Study 1: Low-dose chloroquine treatment extends the lifespan of aged rats.
" To further examine the systemic effects of CQ in vivo , we treated 24-month-old Sprague Dawley (SD) male rats with CQ twice a week for 5 months at a low dose of 0.1 mg/kg orally by water to avoid potential side effects. Low-dose CQ administration extended the lifespan of rats by approximately 6% in terms of median longevity and by about 13% in terms of maximum longevity. CQ-treated rats also tended to have decreased serum TNF-α levels and reduced the numbers of circulating white blood cells (WBC) and neutrophils (NEU) in old rats, suggestive of attenuated chronic inflammation."
Study 2: Long-term treatment with chloroquine increases lifespan in middle-aged male mice possibly via autophagy modulation, proteasome inhibition and glycogen metabolism.
“We report that, surprisingly, chloroquine administered in drinking water at a dose of 50 mg/kg extended the median lifespan of middle-aged NMRI male mice by 11.8% and the maximum life span by 11.4%.”
I don’t know what the typical lifespan is for lab rats… I wonder how the lifespan of the controls compares with those in other studies. Is is possible this has the issue of short-lived controls?
I found one reference saying Sprague Dawley rats live 2.5 to 3.5 years. That would be 912 to 1277 days. Seems like the controls in this study died significantly sooner and the treated rats died around the normal life span of this strain as you suggest.
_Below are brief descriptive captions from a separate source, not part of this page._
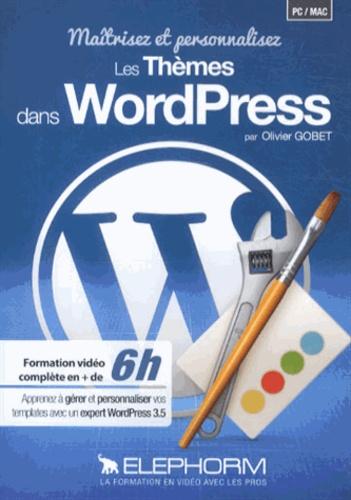 Olivier Gobet - Maîtrisez et personnalisez les thèmes dans WordPress. 1 Cédérom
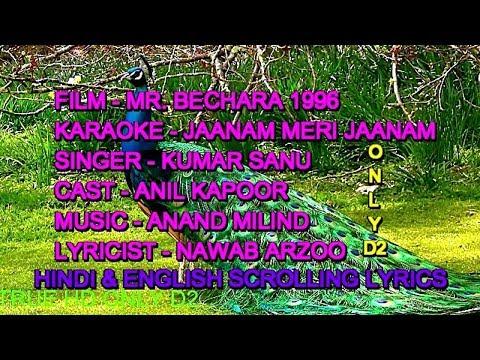 Jaanam Meri Jaanam Karaoke With Lyrics Scrolling ONLY D2 Kumar Sanu Mr  Bechara 1996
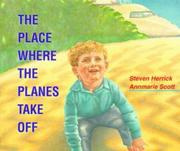 Cover of: The place where the planes take off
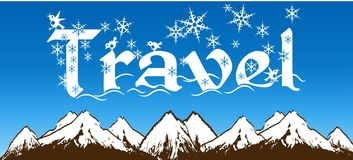 TRAVEL written with snowflakes on blue sky and snowy mountains background. Illustration Royalty Free Stock Photo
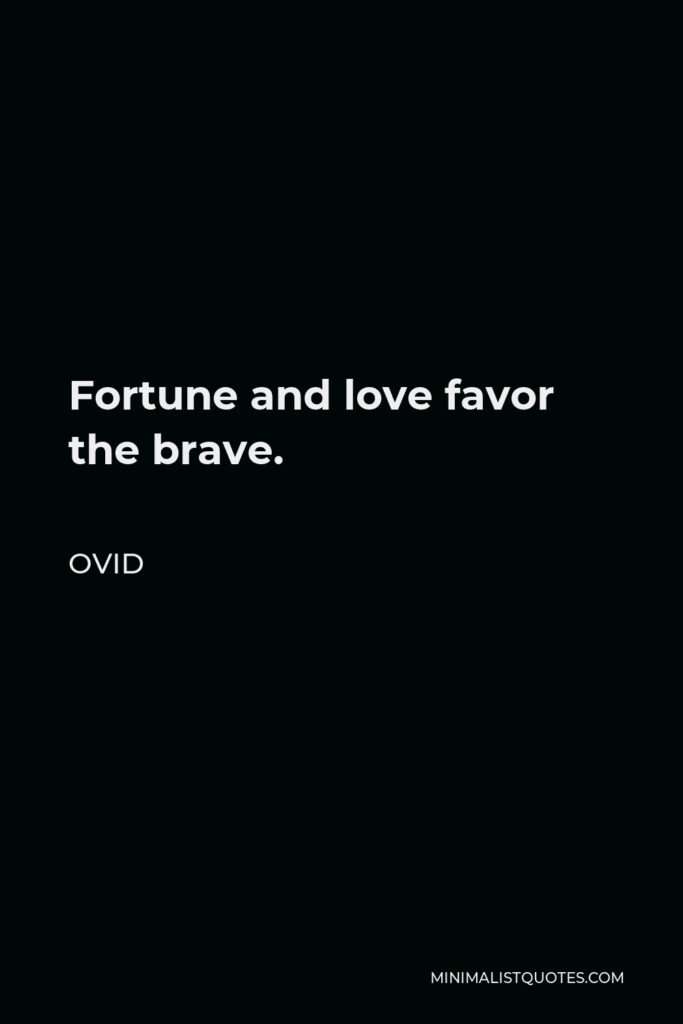 Ovid Quote - Fortune and love favor the brave.
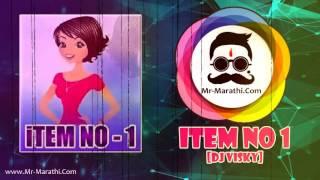 Item No.1 Marathi DJ Song |  Dj VisKy | www.Mr-Marathi.CoM Mp3
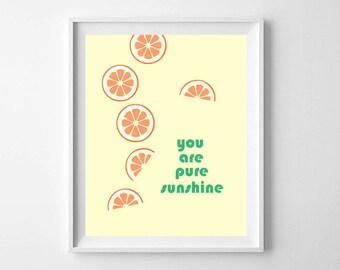 You Are Pure Sunshine Orange Fruit Printable - Orange fruit print - fruit wall art - nursery decor - Orange Wall Art Print - Kids Room Decor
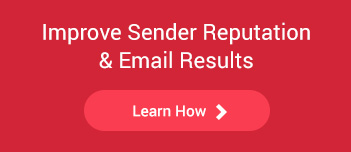 improve sender reputation and email results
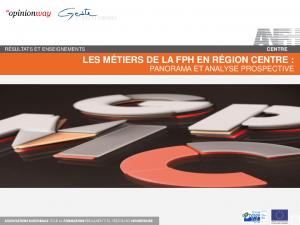 Les métiers FHP en Région Centre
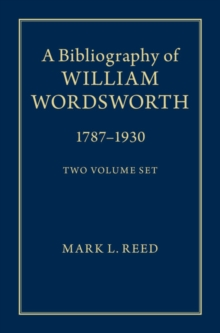 A Bibliography of William Wordsworth 2 Volume Hardback Set : 1787-1930, Hardback Book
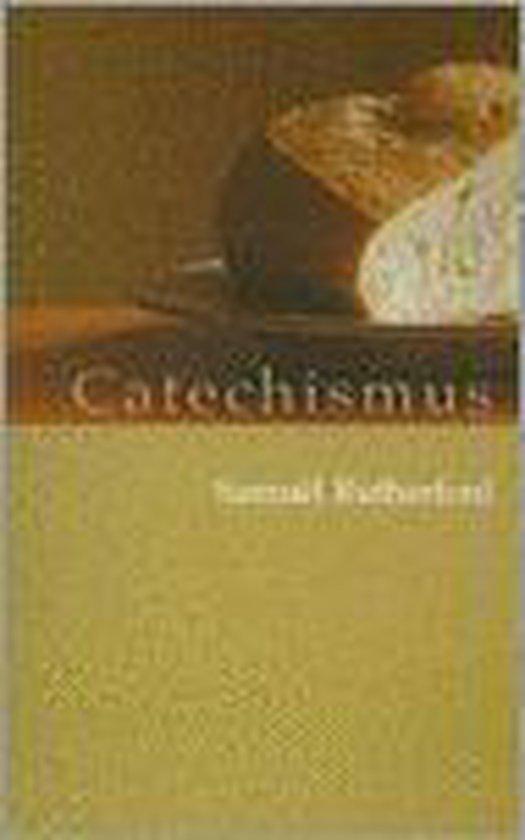 De Catechismus Van Rutherford - Samuel Rutherford   Fthsonline.com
Treatment was initiated at the age of 500 days and continued for 286 days
That is about 2/3 the lifespan of a mouse. So you start at 60, and take it till you’re 90. The dose was 50 mg/kg for the mouse; divided by 12.5, so 4 mg/kg. At 60 kilos, a human has to take 250 mg per day.
According to product information from the FDA website, chloroquine phosphate is 60% chloroquine. Chloroquine phosphate pills come in dosages of 100 mg, 250 mg, 500 mg. So a 500 mg pill of chloroquine phosphate is about 300 mg of chloroquine. And a 100 mg pill of chloroquine phosphate is 60 mg chloroquine.
From the full text:
“Notably, we found that low-dose CQ treatment extended the lifespan of naturally aged rats. The dose of CQ used in this study was only 0.1 mg/kg twice a week, at least 100-fold lower than the dose that was previously used in rodents (Solomon and Lee, 2009). Our results support the potential efficacy of CQ in delaying aging. Furthermore, it has been reported that 3.5 mg/kg of CQ enhanced DNA damage clearance and rescued age-related metabolic shift, suggesting a potential geroprotective effect (Qian et al., 2018). This lifespan extension effect by CQ was also observed recently in nematodes and a progeria mouse model (Qian et al., 2018). Our study shows that low-dose CQ extended the lifespan of naturally aged rodents”, (6% median, and 13% maximum lifespan).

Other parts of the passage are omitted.